D’une manière générale, le principal écueil de la réforme à cet égard, est d’avoir été initiée sans prise en compte apparente des nouveaux besoins de financement. Pourtant, selon les données recensées dans une analyse technique établie par l’ancien Premier ministre Adolphe Muzito57, le pays compte, depuis la mise en place de nouvelles provinces, 1 433 entités territoriales décentralisées (ETD) dont 97 villes, 336 communes urbaines, 267 communes rurales, 474 secteurs et 259 chefferies.
À l’issue des élections locales et municipales [alors] projetées en 2015, le personnel politique des institutions locales aura un effectif de près de 40 948 personnes dont 16 452 élus comprenant :
- 1 344 conseillers urbains élus au suffrage indirect à raison de quatre conseillers par commune urbaine
- 194 maires et maires adjoints
- 7 844 conseillers communaux (pour une moyenne de 13 conseillers par commune)
- 1 206 bourgmestres et bourgmestres adjoints
- 3 318 conseillers de secteurs
- 474 chefs de secteurs
- 1 813 conseillers de chefferie et
- 259 chefs de chefferie.
À ces effectifs s’ajoutent 2 963 échevins dont 291 urbains, 1 206 communaux et 1 466 pour les secteurs et chefferies. Quant au personnel d’appoint, il est estimé à 21 533 avec une moyenne de deux agents pour les membres des bureaux des organes délibérants et exécutifs locaux.
Un document technique établi en 2006 par des experts du ministère de l’Intérieur, estimait également les besoins en effectifs des exécutifs et gouvernements locaux, à « dix ministres par province, soit 260 personnes pour les 26 provinces ; 100 personnes pour les 20 mairies ; 485 personnes pour les 97 communes ; 805 personnes pour les 161 cités ; 1 428 membres pour les secteurs et 785 pour les chefferies. Les assemblées seront constituées de 690 élus provinciaux ; 388 élus des mairies ; 1 067 élus des communes ; 1 610 élus des cités, et 7 470 élus des secteurs et chefferies58 ».
À ces effectifs, il convient d’ajouter, selon les experts, les besoins des services publics de l’État en magistrats, officiers et agents de police judiciaire des parquets ; les agents de la Police nationale congolaise; les agents de service national de renseignements et immigration ; le personnel des régions militaires des provinces ; les agents d’hygiène, de l’environnement et de la santé publique ; les médecins et infirmiers de l’État ; les agents administratifs de l’enseignement des nouvelles provinces ; les services collecteurs d’impôts de la DGI, DGRAD et DGDA59 ».

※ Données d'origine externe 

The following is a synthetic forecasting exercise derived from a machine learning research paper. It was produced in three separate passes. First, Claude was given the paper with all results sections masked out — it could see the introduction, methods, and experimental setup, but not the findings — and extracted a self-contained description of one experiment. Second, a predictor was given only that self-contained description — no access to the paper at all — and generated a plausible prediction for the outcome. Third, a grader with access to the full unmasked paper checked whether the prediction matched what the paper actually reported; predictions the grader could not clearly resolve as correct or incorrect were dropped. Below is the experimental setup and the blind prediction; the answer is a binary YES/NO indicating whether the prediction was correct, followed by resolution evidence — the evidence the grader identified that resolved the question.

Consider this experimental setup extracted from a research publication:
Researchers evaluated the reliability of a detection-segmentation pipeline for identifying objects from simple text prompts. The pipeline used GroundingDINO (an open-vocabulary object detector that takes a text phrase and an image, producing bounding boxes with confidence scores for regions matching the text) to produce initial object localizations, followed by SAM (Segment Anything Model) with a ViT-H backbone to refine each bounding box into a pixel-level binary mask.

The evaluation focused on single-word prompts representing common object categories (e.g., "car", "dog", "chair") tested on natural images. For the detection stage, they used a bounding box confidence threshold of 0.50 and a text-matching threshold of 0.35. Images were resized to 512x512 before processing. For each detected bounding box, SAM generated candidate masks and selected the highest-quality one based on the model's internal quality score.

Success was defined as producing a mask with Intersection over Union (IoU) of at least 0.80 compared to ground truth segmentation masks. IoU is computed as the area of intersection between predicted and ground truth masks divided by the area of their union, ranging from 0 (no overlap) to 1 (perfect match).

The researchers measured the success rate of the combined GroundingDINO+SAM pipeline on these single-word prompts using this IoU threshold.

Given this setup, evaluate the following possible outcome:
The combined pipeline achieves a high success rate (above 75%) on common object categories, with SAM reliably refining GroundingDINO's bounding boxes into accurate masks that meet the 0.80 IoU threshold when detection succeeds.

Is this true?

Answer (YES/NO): YES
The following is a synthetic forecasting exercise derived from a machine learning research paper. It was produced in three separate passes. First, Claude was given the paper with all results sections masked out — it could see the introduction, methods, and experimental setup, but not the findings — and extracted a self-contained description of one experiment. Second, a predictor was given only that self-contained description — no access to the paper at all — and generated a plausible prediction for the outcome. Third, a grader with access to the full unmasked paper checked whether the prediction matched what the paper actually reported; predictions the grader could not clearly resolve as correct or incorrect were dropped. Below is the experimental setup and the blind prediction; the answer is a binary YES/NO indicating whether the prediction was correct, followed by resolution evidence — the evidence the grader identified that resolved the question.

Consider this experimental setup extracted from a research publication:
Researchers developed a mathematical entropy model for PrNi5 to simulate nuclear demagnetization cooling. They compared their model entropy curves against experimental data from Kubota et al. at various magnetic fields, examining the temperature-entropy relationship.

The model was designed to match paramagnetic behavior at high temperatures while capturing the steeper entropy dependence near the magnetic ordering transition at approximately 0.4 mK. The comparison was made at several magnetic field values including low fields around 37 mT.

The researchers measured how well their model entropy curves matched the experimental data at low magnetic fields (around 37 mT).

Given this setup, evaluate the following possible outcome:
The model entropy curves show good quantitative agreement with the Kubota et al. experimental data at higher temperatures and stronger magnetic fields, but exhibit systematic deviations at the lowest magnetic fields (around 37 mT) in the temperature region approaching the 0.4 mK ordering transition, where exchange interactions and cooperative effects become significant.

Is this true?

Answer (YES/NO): NO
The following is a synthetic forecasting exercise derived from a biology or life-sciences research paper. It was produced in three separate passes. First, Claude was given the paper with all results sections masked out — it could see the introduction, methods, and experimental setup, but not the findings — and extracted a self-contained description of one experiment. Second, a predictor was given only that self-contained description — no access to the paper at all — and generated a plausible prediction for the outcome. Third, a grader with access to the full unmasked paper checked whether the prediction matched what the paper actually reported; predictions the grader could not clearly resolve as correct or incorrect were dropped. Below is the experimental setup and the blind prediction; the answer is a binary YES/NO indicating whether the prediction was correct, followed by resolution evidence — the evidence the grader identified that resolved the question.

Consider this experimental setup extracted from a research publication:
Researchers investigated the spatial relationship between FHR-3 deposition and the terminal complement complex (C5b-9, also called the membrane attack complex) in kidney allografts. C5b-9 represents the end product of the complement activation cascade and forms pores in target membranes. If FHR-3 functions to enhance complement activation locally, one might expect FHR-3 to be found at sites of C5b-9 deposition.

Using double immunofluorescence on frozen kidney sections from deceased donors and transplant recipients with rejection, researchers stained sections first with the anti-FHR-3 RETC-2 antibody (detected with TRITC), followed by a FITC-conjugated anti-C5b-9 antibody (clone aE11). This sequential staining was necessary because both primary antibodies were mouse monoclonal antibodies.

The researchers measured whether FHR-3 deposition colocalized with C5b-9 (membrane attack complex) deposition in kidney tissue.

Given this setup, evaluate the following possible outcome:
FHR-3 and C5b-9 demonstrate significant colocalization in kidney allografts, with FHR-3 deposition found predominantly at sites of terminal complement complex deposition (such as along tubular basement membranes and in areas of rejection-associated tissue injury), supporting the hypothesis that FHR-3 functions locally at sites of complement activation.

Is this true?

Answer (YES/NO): NO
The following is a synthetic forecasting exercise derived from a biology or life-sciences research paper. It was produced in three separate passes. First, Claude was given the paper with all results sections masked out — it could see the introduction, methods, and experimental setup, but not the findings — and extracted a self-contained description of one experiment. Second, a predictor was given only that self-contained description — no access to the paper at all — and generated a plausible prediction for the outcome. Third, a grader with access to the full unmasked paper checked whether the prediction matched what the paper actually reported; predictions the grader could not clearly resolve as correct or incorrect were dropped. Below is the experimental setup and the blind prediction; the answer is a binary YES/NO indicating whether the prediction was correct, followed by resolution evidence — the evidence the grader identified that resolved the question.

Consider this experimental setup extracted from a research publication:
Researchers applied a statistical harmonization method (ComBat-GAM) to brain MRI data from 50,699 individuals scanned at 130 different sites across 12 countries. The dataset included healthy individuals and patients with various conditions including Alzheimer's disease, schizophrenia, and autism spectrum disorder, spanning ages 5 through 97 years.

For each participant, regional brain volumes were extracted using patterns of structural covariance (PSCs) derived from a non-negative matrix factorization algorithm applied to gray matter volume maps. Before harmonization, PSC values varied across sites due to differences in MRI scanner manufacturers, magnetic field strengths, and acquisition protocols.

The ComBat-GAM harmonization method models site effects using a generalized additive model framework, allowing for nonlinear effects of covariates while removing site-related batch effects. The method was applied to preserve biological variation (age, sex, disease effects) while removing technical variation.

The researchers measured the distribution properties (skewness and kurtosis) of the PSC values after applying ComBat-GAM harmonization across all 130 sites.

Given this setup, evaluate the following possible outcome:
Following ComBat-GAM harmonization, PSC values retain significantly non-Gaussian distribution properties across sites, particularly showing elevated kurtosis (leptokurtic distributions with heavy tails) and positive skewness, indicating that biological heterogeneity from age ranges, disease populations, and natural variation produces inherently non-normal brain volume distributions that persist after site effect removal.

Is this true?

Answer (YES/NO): NO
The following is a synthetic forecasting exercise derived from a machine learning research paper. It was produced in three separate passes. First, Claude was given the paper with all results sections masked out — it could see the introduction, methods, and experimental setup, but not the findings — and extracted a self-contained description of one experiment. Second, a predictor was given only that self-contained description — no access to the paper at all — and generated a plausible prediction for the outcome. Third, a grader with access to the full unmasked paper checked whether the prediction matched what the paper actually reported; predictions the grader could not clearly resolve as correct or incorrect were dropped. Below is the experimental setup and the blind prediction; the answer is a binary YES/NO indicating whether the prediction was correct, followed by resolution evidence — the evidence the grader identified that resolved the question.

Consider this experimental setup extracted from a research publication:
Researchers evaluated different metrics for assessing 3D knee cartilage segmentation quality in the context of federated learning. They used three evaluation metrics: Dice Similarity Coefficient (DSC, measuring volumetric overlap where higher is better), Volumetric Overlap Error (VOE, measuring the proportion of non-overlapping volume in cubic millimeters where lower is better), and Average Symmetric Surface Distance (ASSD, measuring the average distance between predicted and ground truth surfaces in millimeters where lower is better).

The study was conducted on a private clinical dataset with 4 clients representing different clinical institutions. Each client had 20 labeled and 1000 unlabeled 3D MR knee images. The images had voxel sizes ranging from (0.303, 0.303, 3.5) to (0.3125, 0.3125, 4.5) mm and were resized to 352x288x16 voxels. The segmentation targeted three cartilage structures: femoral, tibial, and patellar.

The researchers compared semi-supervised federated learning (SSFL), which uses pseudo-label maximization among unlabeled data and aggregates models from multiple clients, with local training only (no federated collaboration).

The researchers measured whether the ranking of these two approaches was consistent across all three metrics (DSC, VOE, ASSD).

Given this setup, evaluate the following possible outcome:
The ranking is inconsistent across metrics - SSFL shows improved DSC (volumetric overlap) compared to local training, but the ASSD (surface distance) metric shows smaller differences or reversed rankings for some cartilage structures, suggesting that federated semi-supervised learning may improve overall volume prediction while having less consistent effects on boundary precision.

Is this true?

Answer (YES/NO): YES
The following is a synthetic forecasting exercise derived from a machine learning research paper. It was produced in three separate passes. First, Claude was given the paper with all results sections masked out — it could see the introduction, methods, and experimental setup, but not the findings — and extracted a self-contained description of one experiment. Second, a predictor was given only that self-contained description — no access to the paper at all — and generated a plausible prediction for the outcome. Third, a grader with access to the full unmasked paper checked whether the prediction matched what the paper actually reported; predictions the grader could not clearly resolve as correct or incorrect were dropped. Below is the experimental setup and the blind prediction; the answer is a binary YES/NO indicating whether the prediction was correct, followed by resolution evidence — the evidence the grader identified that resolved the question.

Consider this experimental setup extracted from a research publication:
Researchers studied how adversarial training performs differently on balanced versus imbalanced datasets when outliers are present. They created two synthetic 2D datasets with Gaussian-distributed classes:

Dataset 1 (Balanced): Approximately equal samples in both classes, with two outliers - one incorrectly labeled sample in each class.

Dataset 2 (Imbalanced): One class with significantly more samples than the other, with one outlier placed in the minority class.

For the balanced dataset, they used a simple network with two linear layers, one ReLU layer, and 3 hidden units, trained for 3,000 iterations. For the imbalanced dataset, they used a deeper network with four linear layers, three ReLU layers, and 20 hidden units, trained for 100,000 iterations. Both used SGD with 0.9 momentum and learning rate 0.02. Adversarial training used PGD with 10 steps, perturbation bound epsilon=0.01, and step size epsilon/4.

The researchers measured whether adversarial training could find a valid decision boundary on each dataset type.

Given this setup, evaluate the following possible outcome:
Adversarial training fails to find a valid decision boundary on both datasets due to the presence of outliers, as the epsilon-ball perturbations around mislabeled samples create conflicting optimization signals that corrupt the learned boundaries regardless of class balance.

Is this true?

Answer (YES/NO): NO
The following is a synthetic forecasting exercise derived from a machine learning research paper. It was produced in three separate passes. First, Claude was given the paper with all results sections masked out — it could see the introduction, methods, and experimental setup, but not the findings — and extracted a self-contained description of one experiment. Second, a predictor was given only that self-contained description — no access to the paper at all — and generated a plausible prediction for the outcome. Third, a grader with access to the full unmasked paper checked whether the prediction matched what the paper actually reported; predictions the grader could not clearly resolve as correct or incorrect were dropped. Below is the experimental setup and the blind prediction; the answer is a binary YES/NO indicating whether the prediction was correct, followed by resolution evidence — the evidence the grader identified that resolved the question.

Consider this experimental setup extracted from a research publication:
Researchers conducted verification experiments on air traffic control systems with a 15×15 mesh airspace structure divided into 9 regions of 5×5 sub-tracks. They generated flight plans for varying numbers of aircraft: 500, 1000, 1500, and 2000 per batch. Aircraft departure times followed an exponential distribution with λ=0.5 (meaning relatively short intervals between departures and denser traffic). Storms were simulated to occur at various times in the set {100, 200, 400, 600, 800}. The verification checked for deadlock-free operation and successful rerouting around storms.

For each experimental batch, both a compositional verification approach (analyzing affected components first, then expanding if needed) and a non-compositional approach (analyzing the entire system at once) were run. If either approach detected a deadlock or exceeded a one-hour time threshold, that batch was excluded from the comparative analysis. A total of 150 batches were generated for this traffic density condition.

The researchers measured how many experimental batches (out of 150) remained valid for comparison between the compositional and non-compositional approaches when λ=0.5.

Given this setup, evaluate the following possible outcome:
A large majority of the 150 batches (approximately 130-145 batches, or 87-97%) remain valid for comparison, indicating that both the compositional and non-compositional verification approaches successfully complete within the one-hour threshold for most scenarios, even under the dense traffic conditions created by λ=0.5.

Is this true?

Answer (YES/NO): NO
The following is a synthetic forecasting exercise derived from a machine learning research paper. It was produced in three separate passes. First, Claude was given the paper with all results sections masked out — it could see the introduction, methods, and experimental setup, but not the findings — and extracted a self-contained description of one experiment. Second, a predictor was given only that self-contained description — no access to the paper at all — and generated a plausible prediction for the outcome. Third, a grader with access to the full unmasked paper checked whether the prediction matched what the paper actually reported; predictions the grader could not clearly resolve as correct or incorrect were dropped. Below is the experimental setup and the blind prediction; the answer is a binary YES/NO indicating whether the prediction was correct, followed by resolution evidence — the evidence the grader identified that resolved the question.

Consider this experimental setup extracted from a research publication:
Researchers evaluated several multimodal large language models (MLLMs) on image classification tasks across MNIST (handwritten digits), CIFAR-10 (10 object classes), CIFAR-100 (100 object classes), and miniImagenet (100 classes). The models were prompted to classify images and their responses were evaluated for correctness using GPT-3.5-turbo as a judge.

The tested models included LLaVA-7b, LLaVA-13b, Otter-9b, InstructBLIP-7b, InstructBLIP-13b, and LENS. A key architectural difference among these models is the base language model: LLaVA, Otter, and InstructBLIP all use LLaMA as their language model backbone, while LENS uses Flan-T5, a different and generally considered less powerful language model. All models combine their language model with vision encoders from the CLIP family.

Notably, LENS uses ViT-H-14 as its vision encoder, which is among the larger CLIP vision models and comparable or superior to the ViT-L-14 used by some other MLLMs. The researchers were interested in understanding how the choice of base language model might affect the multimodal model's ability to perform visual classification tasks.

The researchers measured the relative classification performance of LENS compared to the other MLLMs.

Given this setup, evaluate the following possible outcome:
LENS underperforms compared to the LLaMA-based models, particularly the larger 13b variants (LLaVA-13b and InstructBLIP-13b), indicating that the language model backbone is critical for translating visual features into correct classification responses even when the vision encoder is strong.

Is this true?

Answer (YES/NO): YES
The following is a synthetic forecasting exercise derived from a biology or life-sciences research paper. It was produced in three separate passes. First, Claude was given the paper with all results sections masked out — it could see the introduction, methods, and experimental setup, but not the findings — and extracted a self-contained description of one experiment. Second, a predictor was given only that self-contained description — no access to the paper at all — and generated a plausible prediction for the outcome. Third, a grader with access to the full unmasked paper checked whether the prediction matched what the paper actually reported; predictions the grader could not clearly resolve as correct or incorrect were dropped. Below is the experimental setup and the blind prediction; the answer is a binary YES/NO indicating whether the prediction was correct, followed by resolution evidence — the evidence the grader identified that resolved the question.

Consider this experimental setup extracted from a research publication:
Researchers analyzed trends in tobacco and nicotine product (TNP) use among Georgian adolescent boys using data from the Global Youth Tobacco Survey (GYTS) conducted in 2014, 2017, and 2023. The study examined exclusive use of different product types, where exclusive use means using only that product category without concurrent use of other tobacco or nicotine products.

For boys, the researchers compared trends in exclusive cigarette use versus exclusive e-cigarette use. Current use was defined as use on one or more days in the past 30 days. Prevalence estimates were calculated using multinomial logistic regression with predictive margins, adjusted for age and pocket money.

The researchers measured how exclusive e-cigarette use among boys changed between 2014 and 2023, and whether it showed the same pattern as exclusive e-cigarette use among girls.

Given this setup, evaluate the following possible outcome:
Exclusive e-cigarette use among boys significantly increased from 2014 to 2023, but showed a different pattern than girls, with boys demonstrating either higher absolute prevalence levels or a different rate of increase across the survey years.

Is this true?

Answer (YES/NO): NO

Or, le budget de l’État congolais en 2015 était estimé à un peu plus de 8 milliards de dollars60, dont près de la moitié attendue des partenaires extérieurs. Soit un budget à peu près équivalent à celui de la ville de Paris61, pour un pays de plus de 2 345 millions km2 et quelque 80 millions de personnes à nourrir et sécuriser. C’est avec ce budget dérisoire que le gouvernement congolais était censé financer, à la fois l’installation des 21 nouvelles provinces et leur fonctionnement, mais surtout l’organisation des élections générales (députés nationaux et président de la République) et locales (conseillers de secteurs, chefs de secteurs, chefs de secteurs adjoints, conseillers municipaux, bourgmestres et bourgmestres adjoints, conseillers urbains, maires et maires adjoints, députés provinciaux, gouverneurs et gouverneurs adjoints de provinces, sénateurs), dont le coût est estimé à 1,2 milliard de dollars par la CENI.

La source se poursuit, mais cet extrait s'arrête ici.